Une femme d'affaire en talons aiguilles et à l'allure pressée, un groupe de jeunes, canettes de soda en main, une grand-mère accompagnant un petit garçon...

Je ne ratais aucun détail, focalisée sur leurs démarches, leurs expressions, leurs tenues. Mais l'inconvénient lorsqu'on a un cerveau de GEN, c'est que même occupé, il peut encore faire autre-chose, et en l'occurrence ressasser de sombres idées.

La vibration d'un téléphone me fit tourner la tête vers Samuel, assis sur le dossier de mon bac, et qui me rendit mon regard par-dessus ses lunettes de soleil.

- Tu ne décroche pas ? raillai-je. C'est au moins la vingtième fois qu'elle t'appelle.

- Attendre un peu ne lui fera pas de mal, soupira mon ami avec un haussement d'épaules. Nacera épuiserait la patience du plus saint des hommes et en ferait un suppôt de Satan.

- Attends une minute, tu ne serais pas en train de te complimenter tout seul pour ta résistance à ses caprices, si ?

Samuel rejeta ses mèches blondes en arrière d'un air nonchalant sans répondre, mais je vis qu'il souriait.

- Tu imagines la crise si je lui dis que je suis avec toi ? finit-il par dire.

- Tu n'as qu'à trouver un mensonge, suggérai-je. Je ne sais pas, par exemple, dis-lui que j'aime les filles. Comme ça elle se sentira tranquille.

Les yeux sombres du GEN se rivèrent aux miens, et je sentis la commissure de mes lèvres se soulever. Nous éclatâmes d'un rire qui me fit du bien.
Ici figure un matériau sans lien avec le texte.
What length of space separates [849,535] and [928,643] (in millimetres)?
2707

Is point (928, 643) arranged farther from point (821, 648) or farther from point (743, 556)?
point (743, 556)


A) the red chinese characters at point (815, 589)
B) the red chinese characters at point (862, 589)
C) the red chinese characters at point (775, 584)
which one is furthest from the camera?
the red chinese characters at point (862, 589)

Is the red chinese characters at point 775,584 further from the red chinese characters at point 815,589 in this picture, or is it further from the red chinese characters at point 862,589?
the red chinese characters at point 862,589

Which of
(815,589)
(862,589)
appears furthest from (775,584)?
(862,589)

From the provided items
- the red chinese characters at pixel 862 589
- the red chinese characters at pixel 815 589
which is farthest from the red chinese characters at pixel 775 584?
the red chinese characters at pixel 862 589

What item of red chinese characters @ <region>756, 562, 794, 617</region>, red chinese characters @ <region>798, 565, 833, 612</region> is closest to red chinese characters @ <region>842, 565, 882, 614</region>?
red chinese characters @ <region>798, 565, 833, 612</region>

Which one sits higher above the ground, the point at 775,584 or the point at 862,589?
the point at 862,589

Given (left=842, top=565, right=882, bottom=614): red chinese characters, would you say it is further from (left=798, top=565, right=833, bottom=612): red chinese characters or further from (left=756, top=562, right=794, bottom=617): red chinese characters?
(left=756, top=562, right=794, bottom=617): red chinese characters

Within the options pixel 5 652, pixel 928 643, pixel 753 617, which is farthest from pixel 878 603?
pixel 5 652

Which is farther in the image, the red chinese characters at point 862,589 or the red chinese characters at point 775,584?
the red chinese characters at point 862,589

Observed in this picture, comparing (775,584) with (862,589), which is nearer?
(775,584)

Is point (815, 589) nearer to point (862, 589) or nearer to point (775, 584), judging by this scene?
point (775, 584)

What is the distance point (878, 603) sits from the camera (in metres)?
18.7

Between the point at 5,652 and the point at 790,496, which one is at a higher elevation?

Depuis trois jours que j'étais rentrée de mission, j'évitais toute compagnie et ne réussissait à supporter personne. Ni Amanda, trop maternelle, trop prévenante, trop compréhensive. Ni Tribal, trop enjoué, trop détaché. Et encore moins Victoire, trop distante, trop inconnue alors qu'elle faisait partie de ma vie depuis l'enfance. La seule personne que je tolérais était Samuel, d'abord parce qu'il m'avait traquée pour savoir où je me cachais et refusais que je passe tout mon temps seule, ensuite parce qu'il se comportait avec moi comme d'ordinaire, sans me ménager et que c'était de dont j'avais besoin. Que le regard des autres sur moi ne change pas malgré ce que j'avais fait.

Quant à Allan, régler les derniers détails de l'affaire Reilly qui avait tout de même fait énormément de bruit avait monopolisé son temps et je ne l'avais pas revu. Cela dit, en ne mettant plus les pieds à l'Institut sauf pour dormir – en rentrant tard et partant tôt – j'avais forcément du mal à le croiser. Mais y tenais-je réellement ?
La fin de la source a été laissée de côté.